The U.S. tariffs on transshipment countries like Vietnam and Cambodia are so steep that they could force a major reassessment of global supply chains.
With the tariffs that President Trump unveiled on Wednesday, he is not just closing America’s front door to Chinese exports — he is slamming the back doors shut as well.
He has now piled tariffs totaling 54 percent on goods coming straight from China, on top of tariffs of up to 25 percent that he imposed on many imports from China during his first term. More significantly, his latest actions attempt to cut off a series of alternative routes for Chinese goods to reach American store shelves and households.
Since Mr. Trump began imposing tariffs on goods from China seven years ago, many Chinese companies have poured billions of dollars into building industrial parks in countries like Vietnam, Cambodia, Thailand, Malaysia and Mexico. In turn, these facilities have been importing components from China, assembling them into finished goods, and shipping them to the United States.

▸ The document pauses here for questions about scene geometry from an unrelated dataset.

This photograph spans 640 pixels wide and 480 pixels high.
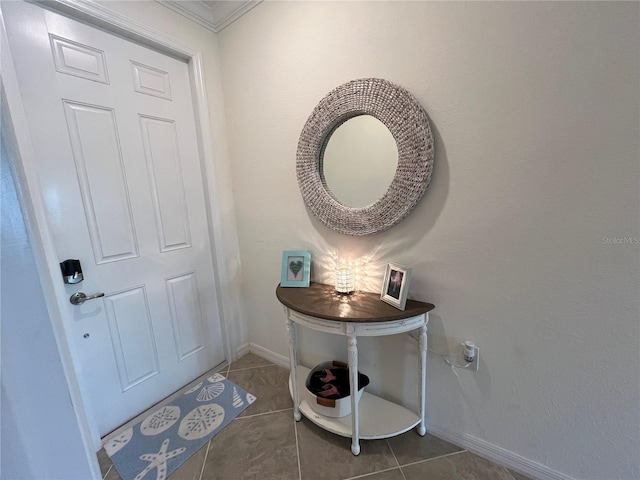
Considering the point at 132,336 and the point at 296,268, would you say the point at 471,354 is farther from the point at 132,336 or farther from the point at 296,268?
the point at 132,336

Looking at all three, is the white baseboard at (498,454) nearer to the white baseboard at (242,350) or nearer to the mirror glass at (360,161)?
the mirror glass at (360,161)

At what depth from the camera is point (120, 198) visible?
142cm

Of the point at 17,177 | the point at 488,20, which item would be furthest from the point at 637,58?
the point at 17,177

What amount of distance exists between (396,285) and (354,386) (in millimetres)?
496

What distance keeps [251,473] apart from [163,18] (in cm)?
243

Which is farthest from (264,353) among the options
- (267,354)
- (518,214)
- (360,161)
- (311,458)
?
(518,214)

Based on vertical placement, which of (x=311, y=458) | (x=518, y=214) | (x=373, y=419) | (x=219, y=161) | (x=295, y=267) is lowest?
(x=311, y=458)

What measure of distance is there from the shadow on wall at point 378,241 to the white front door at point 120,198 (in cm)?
84

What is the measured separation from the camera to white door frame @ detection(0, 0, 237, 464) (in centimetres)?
104

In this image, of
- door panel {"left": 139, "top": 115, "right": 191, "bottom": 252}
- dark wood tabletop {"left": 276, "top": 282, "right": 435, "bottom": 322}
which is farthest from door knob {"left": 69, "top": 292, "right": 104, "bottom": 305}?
dark wood tabletop {"left": 276, "top": 282, "right": 435, "bottom": 322}

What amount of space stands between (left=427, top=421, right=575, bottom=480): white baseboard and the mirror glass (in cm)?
120

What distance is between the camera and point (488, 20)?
38.5 inches

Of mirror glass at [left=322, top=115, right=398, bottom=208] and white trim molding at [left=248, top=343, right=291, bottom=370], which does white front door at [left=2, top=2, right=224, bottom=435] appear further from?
mirror glass at [left=322, top=115, right=398, bottom=208]

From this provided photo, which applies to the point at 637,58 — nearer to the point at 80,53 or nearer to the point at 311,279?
the point at 311,279
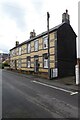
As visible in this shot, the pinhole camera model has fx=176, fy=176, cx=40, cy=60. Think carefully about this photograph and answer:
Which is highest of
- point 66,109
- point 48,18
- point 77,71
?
point 48,18

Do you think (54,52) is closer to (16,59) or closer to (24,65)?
(24,65)

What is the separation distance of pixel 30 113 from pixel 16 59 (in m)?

But Mr. Trump hit Mexico with extra tariffs earlier this year, and this week announced tariffs of as much as 49 percent on China’s partner countries in Southeast Asia as well.
“It’s a targeted effort to seal back doors for Chinese access to the U.S. market,” said Dan Wang, a China director in the Singapore office of the Eurasia Group, a consulting firm. “The result is permanently higher import costs from China, whether direct or through third countries.”
Mr. Trump also announced on Wednesday that starting on May 2, the United States would begin collecting tariffs on the more than $60 billion a year in so-called de minimis imports from China that are exempt from tariffs now because each shipment is worth less than $800. That move will add steep taxes to the cost of packages ordered through services like Shein and Temu.